Contes du Japon – Pascale Fontaine et Yann Breton

Le dernier ouvrage que nous vous proposons de découvrir aujourd’hui est, en apparence du moins, plus « classique » que les deux précédents, puisqu’il s’agit d’un recueil de contes traditionnels japonais. Issu de la collection Tam-Tam, dédiée aux contes de tous les pays, ce Contes du Japon a pour particularité de présenter en version courte les histoires les plus connues du folklore nippon, en laissant de cette manière de la place aux explications culturelles, illustrations et documents en tout genre. Chaque conte – dix au total – est suivi d’un carnet explicatif de deux à quatre pages sur divers thèmes, permettant d’approfondir ses connaissances ou de découvrir en profondeur l’archipel japonais.
Des religions shintoïste et bouddhiste, aux yôkaï en passant par le monde impérial ou les costumes, chaque cahier est rigoureusement documenté et joliment illustré. Des photographies d’objets ou recopies d’estampes viennent ajouter une dimension réelle aux histoires racontées ici. Un lexique placé en fin d’ouvrage rassemble également une vingtaine de termes en japonais avec leurs explications.
Tu peux vaincre ton adversaire, mais il restera ton ennemi.
Mais si tu peux le convaincre, il deviendra ton ami.

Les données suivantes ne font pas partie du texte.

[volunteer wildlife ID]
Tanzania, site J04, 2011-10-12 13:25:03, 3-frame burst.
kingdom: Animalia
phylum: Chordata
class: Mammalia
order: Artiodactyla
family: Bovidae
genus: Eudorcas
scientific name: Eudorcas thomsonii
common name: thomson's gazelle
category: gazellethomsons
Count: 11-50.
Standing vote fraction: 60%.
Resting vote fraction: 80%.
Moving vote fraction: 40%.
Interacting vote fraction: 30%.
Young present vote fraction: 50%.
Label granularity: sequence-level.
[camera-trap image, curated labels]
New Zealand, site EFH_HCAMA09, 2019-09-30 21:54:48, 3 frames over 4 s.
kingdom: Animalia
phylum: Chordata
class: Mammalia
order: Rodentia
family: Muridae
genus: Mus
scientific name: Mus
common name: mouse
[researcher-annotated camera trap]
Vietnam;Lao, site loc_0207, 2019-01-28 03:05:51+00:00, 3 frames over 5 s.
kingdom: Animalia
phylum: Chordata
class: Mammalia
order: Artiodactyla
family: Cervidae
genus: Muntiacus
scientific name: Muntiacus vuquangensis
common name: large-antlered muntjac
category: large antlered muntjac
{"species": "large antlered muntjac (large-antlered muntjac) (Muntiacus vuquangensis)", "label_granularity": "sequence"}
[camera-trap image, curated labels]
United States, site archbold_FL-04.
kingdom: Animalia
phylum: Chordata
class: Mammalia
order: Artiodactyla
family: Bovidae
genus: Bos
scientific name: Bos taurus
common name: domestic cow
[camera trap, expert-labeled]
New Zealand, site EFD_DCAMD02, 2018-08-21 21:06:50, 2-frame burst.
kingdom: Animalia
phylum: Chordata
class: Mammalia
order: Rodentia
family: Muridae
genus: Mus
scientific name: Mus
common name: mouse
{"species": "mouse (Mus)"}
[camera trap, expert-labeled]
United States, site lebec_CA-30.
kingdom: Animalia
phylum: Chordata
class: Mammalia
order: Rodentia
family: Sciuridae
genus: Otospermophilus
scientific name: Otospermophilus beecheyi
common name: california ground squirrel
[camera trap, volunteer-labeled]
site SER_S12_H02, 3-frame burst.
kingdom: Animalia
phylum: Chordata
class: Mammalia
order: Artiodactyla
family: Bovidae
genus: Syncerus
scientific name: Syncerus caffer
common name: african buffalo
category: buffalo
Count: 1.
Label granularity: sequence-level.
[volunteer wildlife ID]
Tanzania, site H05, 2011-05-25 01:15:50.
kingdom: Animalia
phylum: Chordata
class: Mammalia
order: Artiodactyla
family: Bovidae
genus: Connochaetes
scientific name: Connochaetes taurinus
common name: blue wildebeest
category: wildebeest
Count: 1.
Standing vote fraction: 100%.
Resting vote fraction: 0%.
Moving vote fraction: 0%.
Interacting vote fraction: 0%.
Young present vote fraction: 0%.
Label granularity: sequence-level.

Si le recueil compte plusieurs légendes très connues comme Momotarô, La princesse des bambous (Kaguya), Les jizô aux châpeaux de paille ou Urashimatarô, nous y trouvons également une adaptation du début du Kojiki – intitulé ici Aux origines des îles – la légende de La montagne aux vieillards (qui a notamment inspiré la nouvelle Narayama de Shichirô Fukazawa) ou encore un conte de samouraïs, L’épreuve du tigre, qui met en scène les célèbres Munenori Yagyu et Soho Takuan.
Dans l’immensité bleue du ciel, les dieux réunis sur la Voie lactée décidèrent un jour de créer le monde. C’est à Izanagi et Izanami que fut confiée la glorieuse mission.
Les deux jeunes divinités arrivèrent sur le pont merveilleux d’un arc-en-ciel qui se déployait au-dessus de la mer. Izanagi plongea sa lance d’or dans les flots salés, et une première petite terre se forma, sur laquelle les deux divinités posèrent leurs pieds avec délice. Tout à la joie d’être seuls, ils eurent bientôt les plus beaux enfants du monde : les îles japonaises ! Trois mille êtres divins !
Chacun, à leur manière, nous apporte un nouvel éclairage sur le Japon, tout autant qu’ils permettent de s’évader dans un Ailleurs ancestral et rêvé. De quoi nous apporter un peu de douceur en ce début de printemps !
Rencontre avec Pascale Fontaine, la fondatrice de Cipango
Bonjour Pascale et merci d’avoir accepté de répondre à nos questions. Pourriez-vous tout d’abord nous présenter les éditions Cipango et nous raconter l’histoire de leur naissance ?
Elles ont été créées en novembre 2015, soit bientôt 10 ans, après 2 expériences éditoriales dont une chez Gallimard jeunesse qui m’avait marquée à l’issue de mes études. Ma formation d’enseignante et la volonté de partager des valeurs humanistes m’ont naturellement conduite à définir une ligne éditoriale basée sur la découverte des richesses de l’ailleurs.
De quelle manière sélectionnez-vous les ouvrages (très certainement nombreux) qui vous sont proposés ?
Je sélectionne mes projets en fonction de ma ligne éditoriale, choisissant les récits qui sont ancrés dans des cultures particulières et donnent à voir les différentes facettes d’un monde multiple. Mais je m’autorise aussi des coups de cœur qui ont trait à l’imaginaire et à la poésie.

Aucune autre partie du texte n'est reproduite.